▶ **TO DO**:
a. Copy the stretch of the small-business router setup article from "While wireless routers" through "for home use." word for word.
b. Resume the small-business router setup article, beginning right after its last sentence.

While wireless routers generally come with easy-to-use instructions on how to set up a wireless network, small businesses need to pay attention to certain settings that will ensure the most critical applications keep running smoothly. Like many things, setting up technology for business use is not quite the same as setting up for home use.
Router setup has become much easier than it used to be, with clearly marked diagrams showing how to connect the cables and wizards that step you through the settings using easy-to-understand language. However, the process can still trip up business owners who may not be familiar with all the settings. In this Working Without Wires, we go over the most common pitfalls that expose your data and make sure your wireless network keeps your business running smoothly.
Pick Your Hardware
The first step, like many things, is to pick the right hardware. It's tempting to just go out and pick out the cheapest and flashiest router from Best Buy or Staples, because all routers are the same, right? Not exactly.
Consumer routers seem to have all the essential features, including compatibility with the IEEE 802.11n wireless networking standard, four (or so) Ethernet ports for things you need to plug in, wireless encryption, dual-band modes capable of operating on both 2.4GHz frequency and 5GHz, and a built-in firewall. Business-class routers take a step further, giving you control over the firewall to filter traffic, the ability to classify network traffic, an option to set up a VPN server for remote access, and Qualify of Service (QoS) to fine-tune VoIP for telephony purposes such as Skype.

▶ **DATA EXCERPTS**:
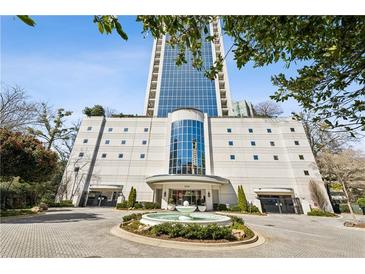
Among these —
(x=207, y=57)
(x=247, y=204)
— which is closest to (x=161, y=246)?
(x=247, y=204)

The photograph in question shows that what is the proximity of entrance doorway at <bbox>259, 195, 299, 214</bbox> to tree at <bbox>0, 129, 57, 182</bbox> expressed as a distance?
799 inches

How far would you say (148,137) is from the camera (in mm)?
25375

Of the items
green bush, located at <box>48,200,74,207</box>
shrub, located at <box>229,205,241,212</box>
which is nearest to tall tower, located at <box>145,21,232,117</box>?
shrub, located at <box>229,205,241,212</box>

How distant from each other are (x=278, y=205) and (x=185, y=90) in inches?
874

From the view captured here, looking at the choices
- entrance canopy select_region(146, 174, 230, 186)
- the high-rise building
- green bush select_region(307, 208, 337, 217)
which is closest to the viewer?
green bush select_region(307, 208, 337, 217)

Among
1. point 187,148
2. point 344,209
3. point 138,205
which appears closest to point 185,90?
point 187,148

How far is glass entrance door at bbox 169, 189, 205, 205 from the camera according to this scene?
69.2 ft

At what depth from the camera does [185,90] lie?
3262cm

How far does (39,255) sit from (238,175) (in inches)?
816

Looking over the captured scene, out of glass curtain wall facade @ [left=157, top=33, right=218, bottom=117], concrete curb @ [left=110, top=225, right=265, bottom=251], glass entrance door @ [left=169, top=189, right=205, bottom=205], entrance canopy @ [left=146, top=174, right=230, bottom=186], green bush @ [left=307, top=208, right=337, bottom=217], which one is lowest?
concrete curb @ [left=110, top=225, right=265, bottom=251]

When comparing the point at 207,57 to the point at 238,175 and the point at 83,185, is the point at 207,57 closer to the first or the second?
the point at 238,175

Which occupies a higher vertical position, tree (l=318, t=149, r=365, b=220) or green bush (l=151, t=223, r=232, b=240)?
tree (l=318, t=149, r=365, b=220)

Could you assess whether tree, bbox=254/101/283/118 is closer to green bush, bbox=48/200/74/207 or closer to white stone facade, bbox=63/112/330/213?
white stone facade, bbox=63/112/330/213
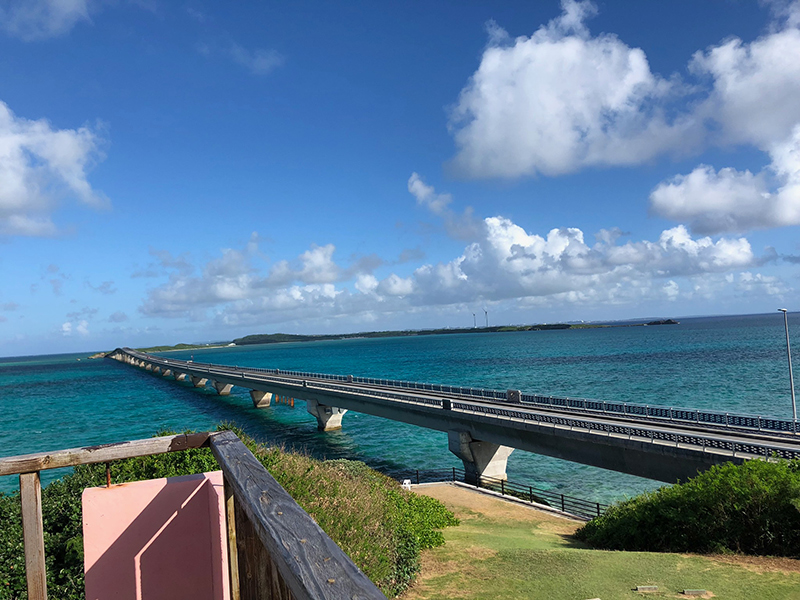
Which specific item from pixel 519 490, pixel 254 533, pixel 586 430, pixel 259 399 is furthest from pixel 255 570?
pixel 259 399

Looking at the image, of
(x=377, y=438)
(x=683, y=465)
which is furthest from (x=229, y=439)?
(x=377, y=438)

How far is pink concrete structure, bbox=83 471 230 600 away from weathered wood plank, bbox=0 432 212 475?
245mm

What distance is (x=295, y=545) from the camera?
179 centimetres

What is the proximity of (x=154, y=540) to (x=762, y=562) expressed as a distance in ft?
56.9

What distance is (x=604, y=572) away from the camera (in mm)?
14594

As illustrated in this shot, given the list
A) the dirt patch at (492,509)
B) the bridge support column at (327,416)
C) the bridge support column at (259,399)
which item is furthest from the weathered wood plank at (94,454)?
the bridge support column at (259,399)

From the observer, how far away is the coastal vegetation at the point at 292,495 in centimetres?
1023

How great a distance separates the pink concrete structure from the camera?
374cm

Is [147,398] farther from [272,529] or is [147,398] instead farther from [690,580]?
[272,529]

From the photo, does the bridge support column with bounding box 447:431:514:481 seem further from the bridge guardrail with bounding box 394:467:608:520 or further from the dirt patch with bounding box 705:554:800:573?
the dirt patch with bounding box 705:554:800:573

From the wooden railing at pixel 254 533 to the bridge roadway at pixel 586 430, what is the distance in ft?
84.4

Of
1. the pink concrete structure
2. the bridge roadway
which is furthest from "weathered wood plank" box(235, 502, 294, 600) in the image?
the bridge roadway

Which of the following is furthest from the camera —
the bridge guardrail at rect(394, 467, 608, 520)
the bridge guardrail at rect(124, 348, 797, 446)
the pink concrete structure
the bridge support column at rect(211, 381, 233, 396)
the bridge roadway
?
the bridge support column at rect(211, 381, 233, 396)

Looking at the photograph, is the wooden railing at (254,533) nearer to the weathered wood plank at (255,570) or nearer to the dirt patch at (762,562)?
the weathered wood plank at (255,570)
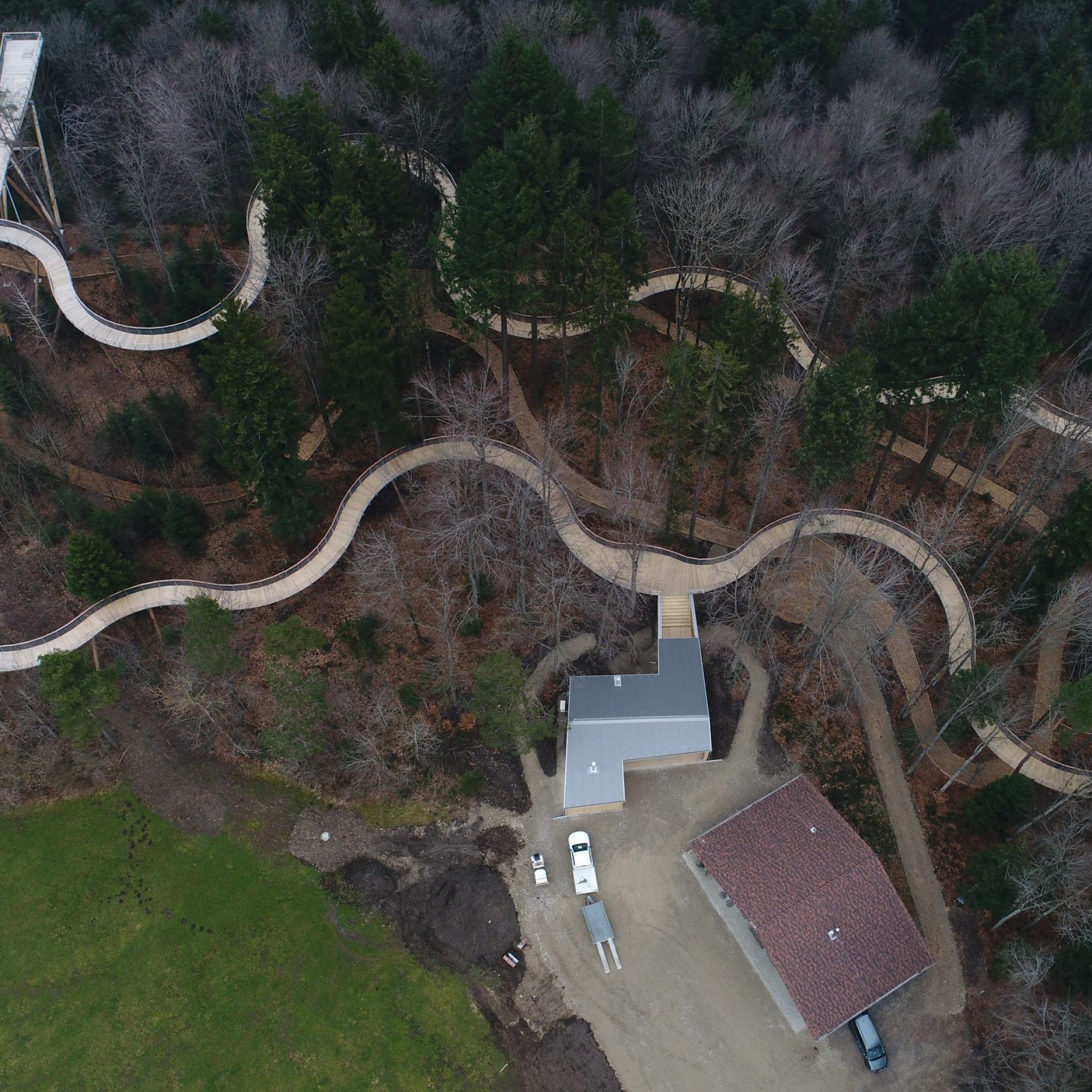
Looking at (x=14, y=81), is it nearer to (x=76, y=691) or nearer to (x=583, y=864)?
(x=76, y=691)

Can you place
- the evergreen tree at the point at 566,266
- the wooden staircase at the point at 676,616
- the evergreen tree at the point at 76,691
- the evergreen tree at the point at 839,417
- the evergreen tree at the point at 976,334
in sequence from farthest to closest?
1. the wooden staircase at the point at 676,616
2. the evergreen tree at the point at 566,266
3. the evergreen tree at the point at 839,417
4. the evergreen tree at the point at 976,334
5. the evergreen tree at the point at 76,691

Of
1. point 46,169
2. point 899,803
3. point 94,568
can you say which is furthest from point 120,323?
point 899,803

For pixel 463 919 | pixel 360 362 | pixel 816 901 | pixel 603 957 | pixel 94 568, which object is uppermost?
pixel 360 362

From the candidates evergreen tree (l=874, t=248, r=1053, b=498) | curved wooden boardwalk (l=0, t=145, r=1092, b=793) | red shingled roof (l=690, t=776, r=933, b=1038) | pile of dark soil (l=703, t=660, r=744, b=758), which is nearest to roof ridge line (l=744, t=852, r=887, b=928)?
red shingled roof (l=690, t=776, r=933, b=1038)

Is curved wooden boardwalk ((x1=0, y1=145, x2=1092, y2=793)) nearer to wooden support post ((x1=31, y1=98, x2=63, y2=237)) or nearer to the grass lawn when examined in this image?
wooden support post ((x1=31, y1=98, x2=63, y2=237))

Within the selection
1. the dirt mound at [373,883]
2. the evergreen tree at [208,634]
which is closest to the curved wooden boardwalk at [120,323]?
the evergreen tree at [208,634]

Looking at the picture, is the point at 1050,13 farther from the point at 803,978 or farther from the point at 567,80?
the point at 803,978

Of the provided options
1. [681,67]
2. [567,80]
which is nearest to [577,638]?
[567,80]

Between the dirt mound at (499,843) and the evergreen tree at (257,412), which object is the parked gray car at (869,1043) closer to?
the dirt mound at (499,843)
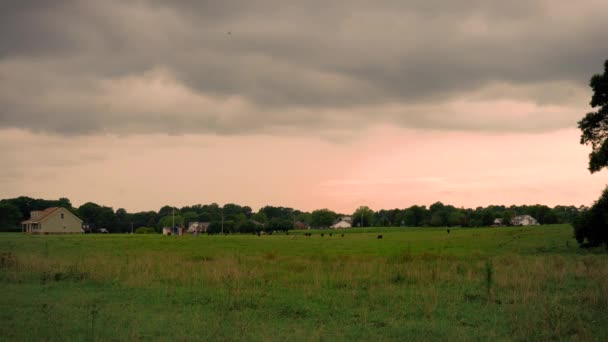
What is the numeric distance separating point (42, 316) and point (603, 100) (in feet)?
128

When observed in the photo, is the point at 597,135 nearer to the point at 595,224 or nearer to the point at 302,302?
the point at 595,224

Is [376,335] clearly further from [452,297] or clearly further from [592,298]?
[592,298]

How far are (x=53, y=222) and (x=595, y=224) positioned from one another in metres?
99.4

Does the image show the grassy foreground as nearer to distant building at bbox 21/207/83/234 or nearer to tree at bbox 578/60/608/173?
tree at bbox 578/60/608/173

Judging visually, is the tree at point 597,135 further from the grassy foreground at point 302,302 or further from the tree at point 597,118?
the grassy foreground at point 302,302

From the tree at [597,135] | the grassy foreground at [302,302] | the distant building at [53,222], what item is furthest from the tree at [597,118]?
the distant building at [53,222]

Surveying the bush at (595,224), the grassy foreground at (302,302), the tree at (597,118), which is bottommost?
the grassy foreground at (302,302)

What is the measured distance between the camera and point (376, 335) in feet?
42.8

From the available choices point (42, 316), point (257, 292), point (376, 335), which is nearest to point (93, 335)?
point (42, 316)

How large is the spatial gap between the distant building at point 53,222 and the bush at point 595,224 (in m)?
94.6

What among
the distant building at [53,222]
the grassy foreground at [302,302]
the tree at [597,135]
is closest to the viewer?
the grassy foreground at [302,302]

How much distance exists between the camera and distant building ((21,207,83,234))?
106 metres

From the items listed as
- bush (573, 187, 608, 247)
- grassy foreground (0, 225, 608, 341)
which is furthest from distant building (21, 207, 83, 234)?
bush (573, 187, 608, 247)

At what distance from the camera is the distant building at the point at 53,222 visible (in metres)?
106
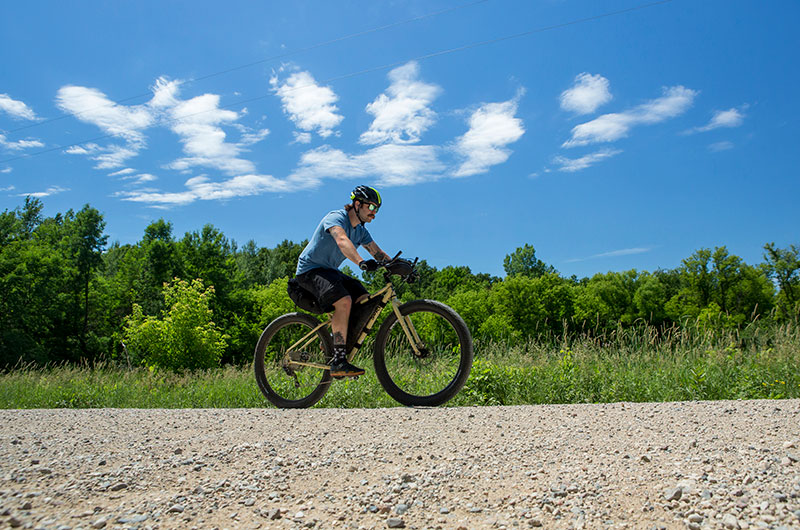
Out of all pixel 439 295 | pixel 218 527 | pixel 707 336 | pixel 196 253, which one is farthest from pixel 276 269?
pixel 218 527

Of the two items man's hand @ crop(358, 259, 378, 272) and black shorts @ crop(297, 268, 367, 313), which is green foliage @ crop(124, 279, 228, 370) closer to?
black shorts @ crop(297, 268, 367, 313)

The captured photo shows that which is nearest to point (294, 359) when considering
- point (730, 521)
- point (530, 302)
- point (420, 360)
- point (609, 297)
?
point (420, 360)

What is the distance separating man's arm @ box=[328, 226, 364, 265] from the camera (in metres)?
5.30

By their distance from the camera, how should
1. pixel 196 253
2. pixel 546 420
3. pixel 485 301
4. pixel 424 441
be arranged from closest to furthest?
pixel 424 441 < pixel 546 420 < pixel 196 253 < pixel 485 301

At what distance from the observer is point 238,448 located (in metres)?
3.90

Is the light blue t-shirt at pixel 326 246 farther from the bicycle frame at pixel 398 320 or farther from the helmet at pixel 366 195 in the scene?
the bicycle frame at pixel 398 320

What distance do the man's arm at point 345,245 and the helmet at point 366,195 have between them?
1.50ft

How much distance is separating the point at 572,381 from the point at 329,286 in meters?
3.22

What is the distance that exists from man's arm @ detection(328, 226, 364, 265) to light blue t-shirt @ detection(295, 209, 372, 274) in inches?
7.6

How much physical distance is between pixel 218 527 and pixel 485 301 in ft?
186

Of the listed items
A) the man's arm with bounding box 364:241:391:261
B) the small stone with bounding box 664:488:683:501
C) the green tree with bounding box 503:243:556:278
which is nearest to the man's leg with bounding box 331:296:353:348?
the man's arm with bounding box 364:241:391:261

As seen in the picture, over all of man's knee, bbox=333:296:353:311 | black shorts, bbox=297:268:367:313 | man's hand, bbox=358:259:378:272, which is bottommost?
man's knee, bbox=333:296:353:311

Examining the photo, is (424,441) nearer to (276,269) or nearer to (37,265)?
(37,265)

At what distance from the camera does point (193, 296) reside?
35500 mm
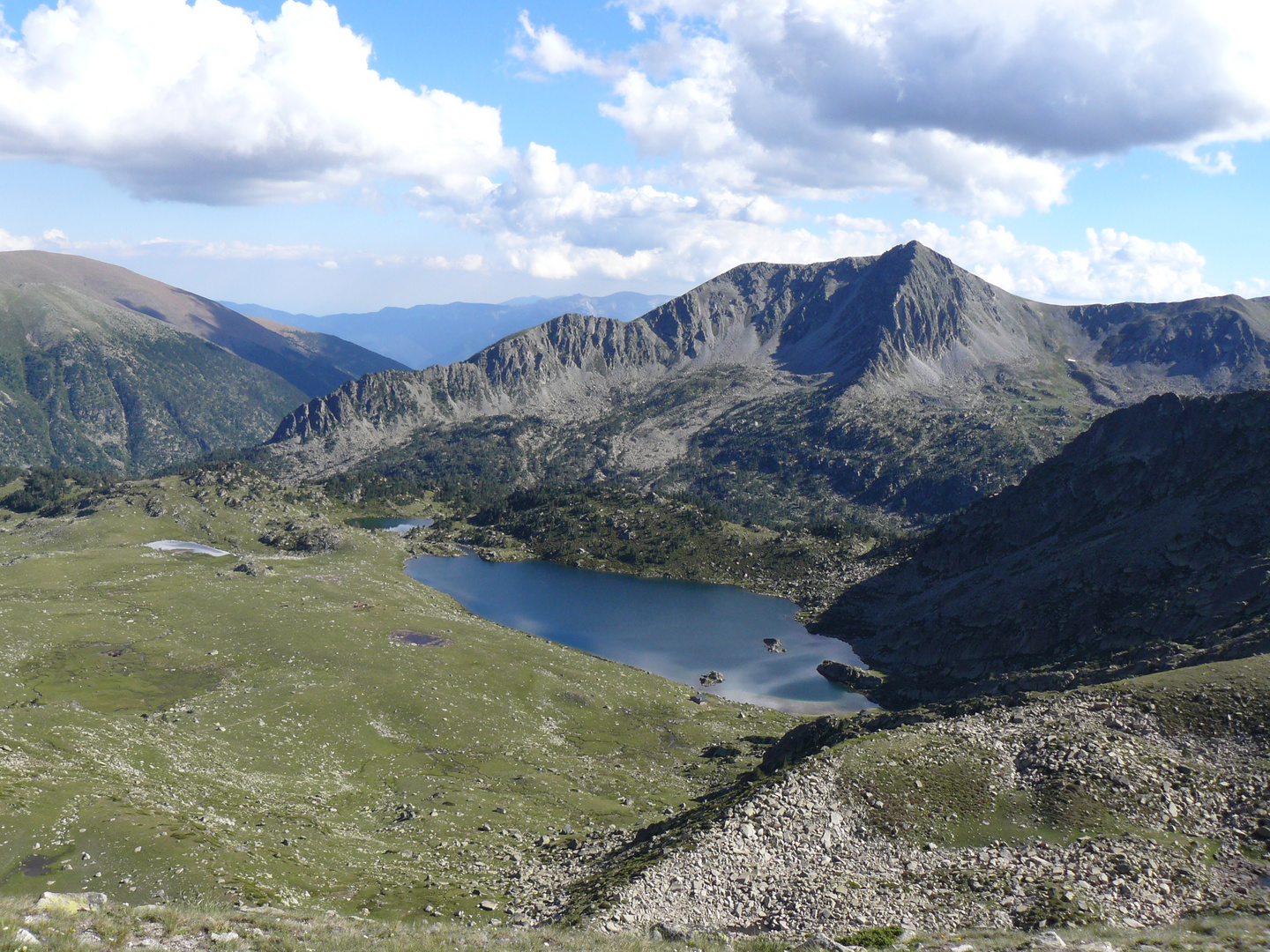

▶ **ANSWERS FOR EACH ITEM**:
a.
While wireless routers generally come with easy-to-use instructions on how to set up a wireless network, small businesses need to pay attention to certain settings that will ensure the most critical applications keep running smoothly. Like many things, setting up technology for business use is not quite the same as setting up for home use.

b.
Consumer routers are designed to be low-cost. Business-class routers focus on maximizing performance. When you are running your email, phone system, and other business applications on the same network, you don't want to skimp on performance. Imagine if you can't make a phone call because the colleague next to you is streaming video. You want to be able to prioritize network traffic, so that your phone systems and email always get bandwidth, or you are going to run into serious lag issues.
Here is a tip: consumer-grade routers may work for you if you are connecting five or fewer devices. When users start complaining the network is sluggish or that the Internet connection keeps dropping, you know you've exceeded the router's capabilities.
Consider, also, how many users you want on your network. You don't want to try to support too many users on the router, since you run the risk of overloading your network and crashing the router. To support more users, you will need to extend your network with an Access Point or two (or 10, depending on the size and number of users).
Consumer routers may have firewalls, but business routers generally offer advanced features including intrusion detection, antivirus, anti-spam, and content filtering. If you think you will need remote access to your network, VPN is also a must.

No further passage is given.